Built on Meta’s CyberSecEval framework and integrated with CrowdStrike’s threat intelligence, the tool aims to give organizations a standardized way to test the effectiveness of AI models under real-world attack conditions. The benchmark suite, now available on GitHub, includes documentation, sample datasets, and guidance for integrating the tests into existing SOC environments.
The rise of AI in cybersecurity has made it harder for teams to choose the right tools. Many security products now claim AI capabilities, but without clear benchmarks, it’s been difficult to assess which models deliver real-world value. CyberSOCEval addresses this by simulating adversarial tactics and complex security scenarios, allowing teams to validate LLM performance before deployment.
Vincent Gonguet, Director of Product, GenAI at Superintelligence Labs at Meta, said the collaboration “introduces a new open source benchmark suite to evaluate the capabilities of LLMs in real world security scenarios.
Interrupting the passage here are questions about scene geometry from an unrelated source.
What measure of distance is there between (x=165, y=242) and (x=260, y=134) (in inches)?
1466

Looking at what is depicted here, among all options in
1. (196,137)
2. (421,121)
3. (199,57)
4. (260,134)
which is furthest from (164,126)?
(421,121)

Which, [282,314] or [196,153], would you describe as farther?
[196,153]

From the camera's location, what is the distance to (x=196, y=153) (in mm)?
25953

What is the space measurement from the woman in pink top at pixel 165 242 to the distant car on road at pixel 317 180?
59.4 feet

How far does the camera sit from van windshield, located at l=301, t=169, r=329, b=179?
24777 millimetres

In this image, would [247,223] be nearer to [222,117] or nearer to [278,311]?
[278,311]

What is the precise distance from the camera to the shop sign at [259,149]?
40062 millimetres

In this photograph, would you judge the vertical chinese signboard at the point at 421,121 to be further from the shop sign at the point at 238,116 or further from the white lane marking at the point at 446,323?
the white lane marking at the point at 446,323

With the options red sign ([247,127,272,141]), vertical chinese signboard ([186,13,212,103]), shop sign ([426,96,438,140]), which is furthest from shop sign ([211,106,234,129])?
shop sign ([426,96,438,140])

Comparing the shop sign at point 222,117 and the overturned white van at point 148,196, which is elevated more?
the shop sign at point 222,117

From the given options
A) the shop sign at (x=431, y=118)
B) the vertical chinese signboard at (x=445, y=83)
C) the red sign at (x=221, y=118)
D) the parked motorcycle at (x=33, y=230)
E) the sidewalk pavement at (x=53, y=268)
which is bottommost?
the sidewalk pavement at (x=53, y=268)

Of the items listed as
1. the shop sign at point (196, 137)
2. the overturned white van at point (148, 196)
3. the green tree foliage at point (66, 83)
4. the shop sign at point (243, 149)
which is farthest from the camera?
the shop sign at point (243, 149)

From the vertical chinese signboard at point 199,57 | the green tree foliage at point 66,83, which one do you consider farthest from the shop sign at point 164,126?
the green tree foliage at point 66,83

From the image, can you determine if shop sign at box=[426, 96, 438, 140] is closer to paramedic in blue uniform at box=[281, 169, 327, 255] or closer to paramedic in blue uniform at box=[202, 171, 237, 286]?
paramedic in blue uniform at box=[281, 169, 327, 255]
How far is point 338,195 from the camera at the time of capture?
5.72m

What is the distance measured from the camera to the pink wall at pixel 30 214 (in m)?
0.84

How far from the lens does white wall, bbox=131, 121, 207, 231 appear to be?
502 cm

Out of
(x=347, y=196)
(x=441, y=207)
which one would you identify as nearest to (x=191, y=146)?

With these benchmarks in place, and open for the security and AI community to further improve, we can more quickly work as an industry to unlock the potential of AI in protecting against advanced attacks.”
Daniel Bernard, Chief Business Officer at CrowdStrike, added that “when two leaders like CrowdStrike and Meta come together, it’s larger than collaboration, it’s about setting the direction of cybersecurity for the AI era,” emphasizing the benchmark’s role in helping security teams adopt AI with confidence.
The companies hope CyberSOCEval will support both enterprise users and AI developers. Businesses get a transparent framework for comparison, while developers gain feedback on how their models handle realistic security workflows, including complex reasoning and industry-specific language.